_Collected data_

=== Section Start ===

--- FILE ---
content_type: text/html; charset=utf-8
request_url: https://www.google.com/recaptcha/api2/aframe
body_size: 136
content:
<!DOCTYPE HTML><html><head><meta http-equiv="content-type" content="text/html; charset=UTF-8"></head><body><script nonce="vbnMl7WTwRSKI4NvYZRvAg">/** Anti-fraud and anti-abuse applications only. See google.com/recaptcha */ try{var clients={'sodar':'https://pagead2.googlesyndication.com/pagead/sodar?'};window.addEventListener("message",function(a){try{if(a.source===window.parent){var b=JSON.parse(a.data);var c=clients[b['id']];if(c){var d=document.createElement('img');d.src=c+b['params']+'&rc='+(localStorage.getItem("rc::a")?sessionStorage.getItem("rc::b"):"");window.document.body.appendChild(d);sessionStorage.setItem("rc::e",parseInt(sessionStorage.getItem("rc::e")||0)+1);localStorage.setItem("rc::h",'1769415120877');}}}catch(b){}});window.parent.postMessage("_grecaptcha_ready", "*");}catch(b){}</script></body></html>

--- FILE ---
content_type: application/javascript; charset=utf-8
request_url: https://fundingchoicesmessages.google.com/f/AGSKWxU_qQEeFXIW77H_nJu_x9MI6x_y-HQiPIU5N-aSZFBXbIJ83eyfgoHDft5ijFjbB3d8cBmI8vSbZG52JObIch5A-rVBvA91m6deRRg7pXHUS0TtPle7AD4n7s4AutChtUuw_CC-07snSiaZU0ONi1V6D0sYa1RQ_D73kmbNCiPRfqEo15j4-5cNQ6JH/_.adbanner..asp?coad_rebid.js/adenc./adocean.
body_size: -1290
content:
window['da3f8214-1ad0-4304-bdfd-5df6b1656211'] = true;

=== Section End ===

_Task_
Output nothing but the line containing "body_size: -1290" and each line after it in the entries above, exactly as written.

_Response for this exercise_
body_size: -1290
content:
window['da3f8214-1ad0-4304-bdfd-5df6b1656211'] = true;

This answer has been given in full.